权重的调整实际上是 \( W_{i+1,j} = \frac{ W_{i,j} }{ Z_{i+1} } * ( \frac{1 - \epsilon}{\epsilon} )^{-(y_j == h_{i,j})} \). \( h_{i,j} \) 为第i个弱分类器对第j个样本的分类结果。
暂且假设分类错误率e小于0.5 (大于0.5参见[2]).
当且仅当分类正确时,权重调整为原来的 \( \frac{\epsilon}{1 - \epsilon} \). 则该分数小于1,故权重变小。

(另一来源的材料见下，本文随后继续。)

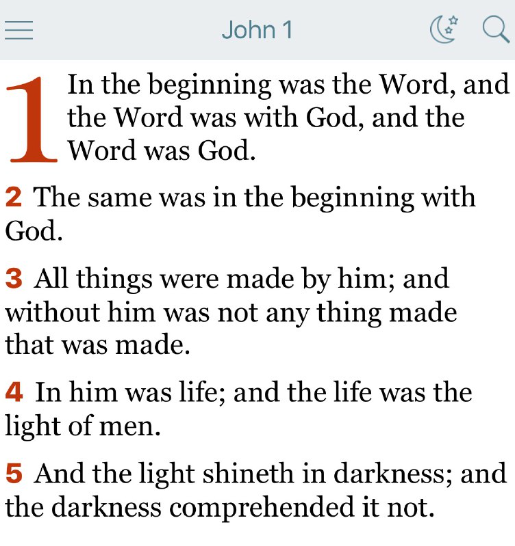 John 1

1 In the beginning was the Word, and the Word was with God, and the Word was God.

2 The same was in the beginning with God.

3 All things were made by him; and without him was not any thing made that was made.

4 In him was life; and the life was the light of men.

5 And the light shineth in darkness; and the darkness comprehended it not.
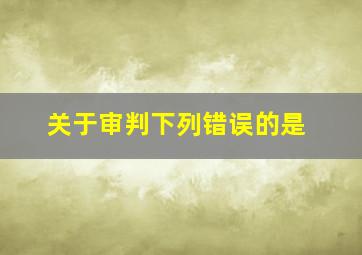 关于审判下列错误的是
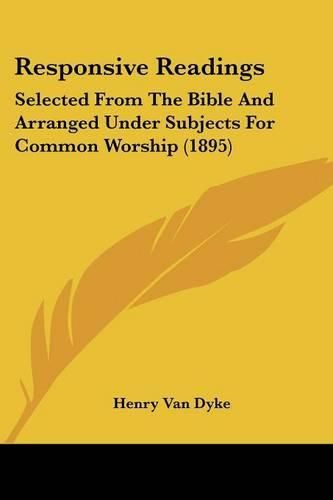 Responsive Readings

Selected From The Bible And Arranged Under Subjects For Common Worship (1895)

Henry Van Dyke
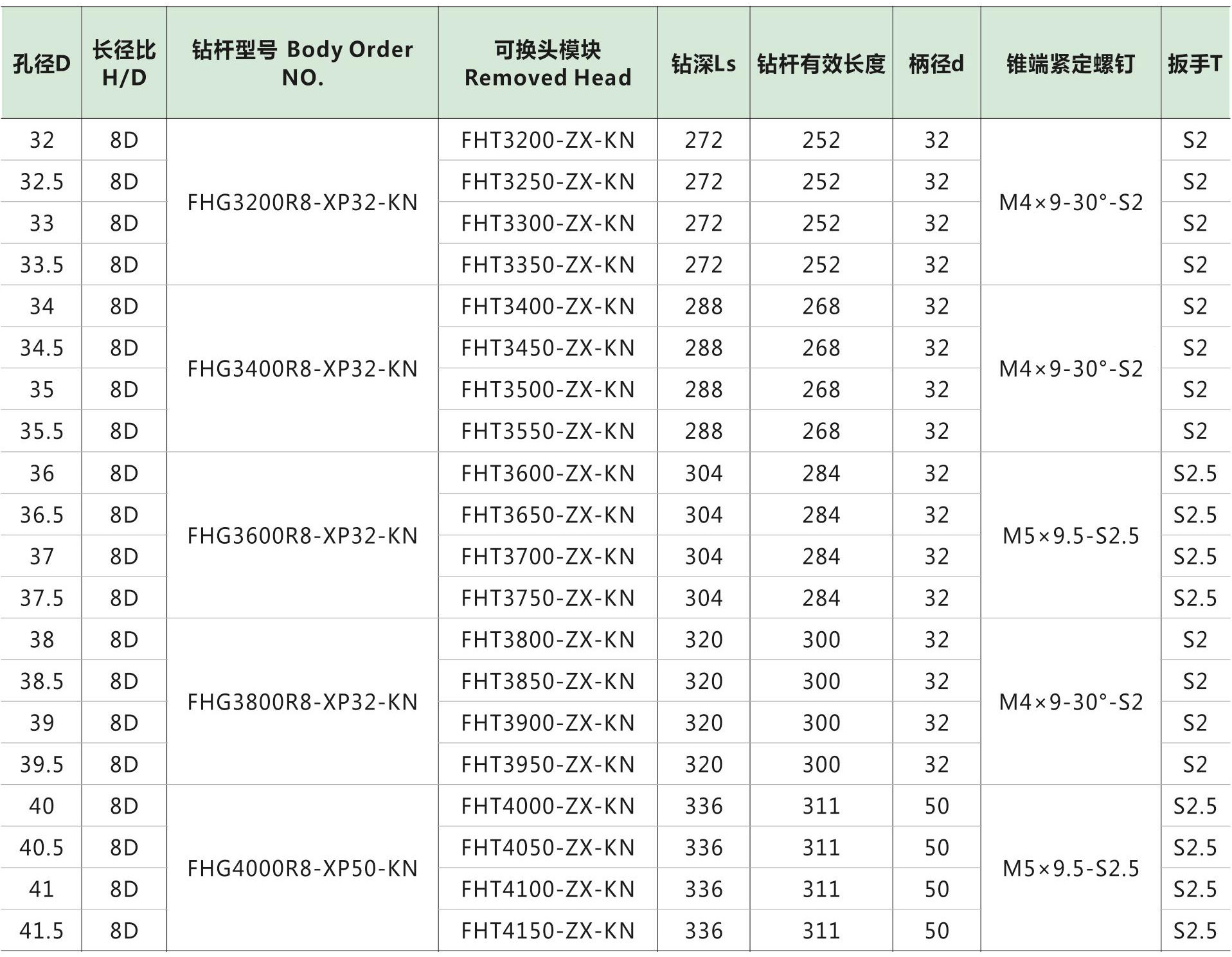 | 孔径D | 长径比 H/D | 钻杆型号 Body Order NO. | 可换头模块 Removed Head | 钻深Ls | 钻杆有效长度 | 柄径d | 锥端紧定螺钉 | 扳手T |
|---|---|---|---|---|---|---|---|---|
| 32 | 8D | FHG3200R8-XP32-KN | FHT3200-ZX-KN | 272 | 252 | 32 | M4×9-30°-S2 | S2 |
| 32.5 | 8D | | FHT3250-ZX-KN | 272 | 252 | 32 | | S2 |
| 33 | 8D | | FHT3300-ZX-KN | 272 | 252 | 32 | | S2 |
| 33.5 | 8D | | FHT3350-ZX-KN | 272 | 252 | 32 | | S2 |
| 34 | 8D | FHG3400R8-XP32-KN | FHT3400-ZX-KN | 288 | 268 | 32 | M4×9-30°-S2 | S2 |
| 34.5 | 8D | | FHT3450-ZX-KN | 288 | 268 | 32 | | S2 |
| 35 | 8D | | FHT3500-ZX-KN | 288 | 268 | 32 | | S2 |
| 35.5 | 8D | | FHT3550-ZX-KN | 288 | 268 | 32 | | S2 |
| 36 | 8D | FHG3600R8-XP32-KN | FHT3600-ZX-KN | 304 | 284 | 32 | M5×9.5-S2.5 | S2.5 |
| 36.5 | 8D | | FHT3650-ZX-KN | 304 | 284 | 32 | | S2.5 |
| 37 | 8D | | FHT3700-ZX-KN | 304 | 284 | 32 | | S2.5 |
| 37.5 | 8D | | FHT3750-ZX-KN | 304 | 284 | 32 | | S2.5 |
| 38 | 8D | FHG3800R8-XP32-KN | FHT3800-ZX-KN | 320 | 300 | 32 | M4×9-30°-S2 | S2 |
| 38.5 | 8D | | FHT3850-ZX-KN | 320 | 300 | 32 | | S2 |
| 39 | 8D | | FHT3900-ZX-KN | 320 | 300 | 32 | | S2 |
| 39.5 | 8D | | FHT3950-ZX-KN | 320 | 300 | 32 | | S2 |
| 40 | 8D | FHG4000R8-XP50-KN | FHT4000-ZX-KN | 336 | 311 | 50 | M5×9.5-S2.5 | S2.5 |
| 40.5 | 8D | | FHT4050-ZX-KN | 336 | 311 | 50 | | S2.5 |
| 41 | 8D | | FHT4100-ZX-KN | 336 | 311 | 50 | | S2.5 |
| 41.5 | 8D | | FHT4150-ZX-KN | 336 | 311 | 50 | | S2.5 |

当且仅当分类错误时,权重调整为原来的 \( \frac{1 - \epsilon}{\epsilon} \). 则该分数大于1,故权重变大。
-
若单个分类器错误率高于50%,会导致正确分类的样本权重增加。
此时,实际上将发生”逆转“。因为alpha为负值,在最后投票时,该分类器的分类结果将相反。因此正确分类的成为错误分类,错误分类的成为正确分类。故而权重的增加仍加在“错误的“分类上,只是该错误是对全局而言。
能够发生“逆转”的关键是 ln 函数。
-
剩下的问题是alpha系数中为何要加 1/2.
思考无果,跟同学讨论了一下。据说是为了方便某些情况下的处理。从原理入手。查了下维基,Rojas 2009 年的推导。颇为清晰。见[Derivation].
Derivation
前 m 个弱分类器分类结果加权和: $$ C_{m}(X_j) = \sum_{i=1}^{m} ( \alpha_i * h_i(X_j) ) $$
定义总错误 E: $$ E = \sum_{j=1}^{N} ( e^{ -y_j * C_{m}(X_j) } ) $$
令 $$ W_{m,j} = \begin{cases} 1, & m = 1 \\ e^{ -y_j * C_{m-1}(X_j) }, & m > 1 \\ \end{cases} $$
则 $$ \begin{align*} E & = \sum_{j=1}^{N} ( W_{m,j} * e^{ -y_j * \alpha_m * h_m(X_j) } ) \\ & = \sum_{ h_m(X_j) = y_j } ( W_{m,j} * e^{ -\alpha_m } ) + \sum_{ h_m(X_j) \neq y_j } ( W_{m,j} * e^{ \alpha_m } ) \\ & = \sum_{j=1}^{N} ( W_{m,j} * e^{ -\alpha_m } ) + \sum_{ h_m(X_j) \neq y_j } ( W_{m,j} * ( e^{ \alpha_m } - e^{ -\alpha_m } ) ) \end{align*} $$
E 对 \( \alpha_m \) 求导 $$ \frac{d E}{d \alpha_m} = \frac{ d ( \sum_{ h_m(X_j) = y_j } ( W_{m,j} * e^{ -\alpha_m } ) + \sum_{ h_m(X_j) \neq y_j } ( W_{m,j} * e^{ \alpha_m } ) ) }{d \alpha_m} $$
由 \( e^{x} + e^{-x} \) 函数曲线(类似二次函数)可知,其在一阶导数为0处取得最小值。令一阶导数等于0,求得 $$ \alpha_m = \frac{1}{2} ln( \frac{ \sum_{ h_m(X_j) = y_j } W_{m,j} }{ \sum_{ h_m(X_j) \neq y_j } W_{m,j} } ) $$
令 \( \epsilon = \frac{ \sum_{ h_m(X_j) \neq y_j } W_{m,j} }{ \sum_{j=1}^{N} W_{m,j} } \),则 $$ \alpha_m = \frac{1}{2} ln( \frac{1 - \epsilon}{\epsilon} ) $$
通过这样计算得到的 \( \alpha \) 能够使总误差 E 最小。
Test Result
Using a demo from sklearn AdaBoost, I got the following result.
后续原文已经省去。